= INSTRUCTIONS FOR THE TASK =
The whole of the data is to be reproduced exactly.
::: SOURCE DATA
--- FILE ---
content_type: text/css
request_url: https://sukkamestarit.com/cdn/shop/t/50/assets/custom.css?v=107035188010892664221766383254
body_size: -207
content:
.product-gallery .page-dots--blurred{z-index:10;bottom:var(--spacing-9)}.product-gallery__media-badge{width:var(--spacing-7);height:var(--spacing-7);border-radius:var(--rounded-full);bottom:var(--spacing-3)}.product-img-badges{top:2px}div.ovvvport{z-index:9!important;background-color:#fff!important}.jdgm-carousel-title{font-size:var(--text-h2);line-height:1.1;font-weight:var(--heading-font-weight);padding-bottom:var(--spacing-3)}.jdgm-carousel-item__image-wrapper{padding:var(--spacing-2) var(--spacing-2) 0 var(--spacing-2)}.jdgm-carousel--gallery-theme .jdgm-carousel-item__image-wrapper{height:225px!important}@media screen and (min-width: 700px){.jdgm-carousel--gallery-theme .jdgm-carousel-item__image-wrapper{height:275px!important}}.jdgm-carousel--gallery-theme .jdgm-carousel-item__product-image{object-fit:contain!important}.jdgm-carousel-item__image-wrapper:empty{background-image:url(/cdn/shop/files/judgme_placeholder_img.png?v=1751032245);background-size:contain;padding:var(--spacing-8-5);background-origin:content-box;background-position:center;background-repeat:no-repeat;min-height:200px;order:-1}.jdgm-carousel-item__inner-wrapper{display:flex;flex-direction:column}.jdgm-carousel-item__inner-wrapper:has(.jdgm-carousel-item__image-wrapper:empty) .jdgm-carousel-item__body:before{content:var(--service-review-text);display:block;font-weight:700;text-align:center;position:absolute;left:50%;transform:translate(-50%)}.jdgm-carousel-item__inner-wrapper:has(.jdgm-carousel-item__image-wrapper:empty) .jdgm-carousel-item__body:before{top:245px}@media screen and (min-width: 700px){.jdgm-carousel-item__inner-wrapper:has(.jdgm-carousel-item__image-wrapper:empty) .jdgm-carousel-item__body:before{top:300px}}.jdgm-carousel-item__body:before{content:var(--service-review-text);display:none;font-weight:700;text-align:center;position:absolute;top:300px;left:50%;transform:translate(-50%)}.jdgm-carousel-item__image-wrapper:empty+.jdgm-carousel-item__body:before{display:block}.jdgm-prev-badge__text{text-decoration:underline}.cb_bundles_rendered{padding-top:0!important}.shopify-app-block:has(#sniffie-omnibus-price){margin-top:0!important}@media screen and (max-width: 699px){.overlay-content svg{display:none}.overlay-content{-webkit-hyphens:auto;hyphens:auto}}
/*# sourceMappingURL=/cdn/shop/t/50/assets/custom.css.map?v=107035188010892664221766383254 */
::::::
= EXERCISE OUTPUT =
--- FILE ---
content_type: text/css
request_url: https://sukkamestarit.com/cdn/shop/t/50/assets/custom.css?v=107035188010892664221766383254
body_size: -207
content:
.product-gallery .page-dots--blurred{z-index:10;bottom:var(--spacing-9)}.product-gallery__media-badge{width:var(--spacing-7);height:var(--spacing-7);border-radius:var(--rounded-full);bottom:var(--spacing-3)}.product-img-badges{top:2px}div.ovvvport{z-index:9!important;background-color:#fff!important}.jdgm-carousel-title{font-size:var(--text-h2);line-height:1.1;font-weight:var(--heading-font-weight);padding-bottom:var(--spacing-3)}.jdgm-carousel-item__image-wrapper{padding:var(--spacing-2) var(--spacing-2) 0 var(--spacing-2)}.jdgm-carousel--gallery-theme .jdgm-carousel-item__image-wrapper{height:225px!important}@media screen and (min-width: 700px){.jdgm-carousel--gallery-theme .jdgm-carousel-item__image-wrapper{height:275px!important}}.jdgm-carousel--gallery-theme .jdgm-carousel-item__product-image{object-fit:contain!important}.jdgm-carousel-item__image-wrapper:empty{background-image:url(/cdn/shop/files/judgme_placeholder_img.png?v=1751032245);background-size:contain;padding:var(--spacing-8-5);background-origin:content-box;background-position:center;background-repeat:no-repeat;min-height:200px;order:-1}.jdgm-carousel-item__inner-wrapper{display:flex;flex-direction:column}.jdgm-carousel-item__inner-wrapper:has(.jdgm-carousel-item__image-wrapper:empty) .jdgm-carousel-item__body:before{content:var(--service-review-text);display:block;font-weight:700;text-align:center;position:absolute;left:50%;transform:translate(-50%)}.jdgm-carousel-item__inner-wrapper:has(.jdgm-carousel-item__image-wrapper:empty) .jdgm-carousel-item__body:before{top:245px}@media screen and (min-width: 700px){.jdgm-carousel-item__inner-wrapper:has(.jdgm-carousel-item__image-wrapper:empty) .jdgm-carousel-item__body:before{top:300px}}.jdgm-carousel-item__body:before{content:var(--service-review-text);display:none;font-weight:700;text-align:center;position:absolute;top:300px;left:50%;transform:translate(-50%)}.jdgm-carousel-item__image-wrapper:empty+.jdgm-carousel-item__body:before{display:block}.jdgm-prev-badge__text{text-decoration:underline}.cb_bundles_rendered{padding-top:0!important}.shopify-app-block:has(#sniffie-omnibus-price){margin-top:0!important}@media screen and (max-width: 699px){.overlay-content svg{display:none}.overlay-content{-webkit-hyphens:auto;hyphens:auto}}
/*# sourceMappingURL=/cdn/shop/t/50/assets/custom.css.map?v=107035188010892664221766383254 */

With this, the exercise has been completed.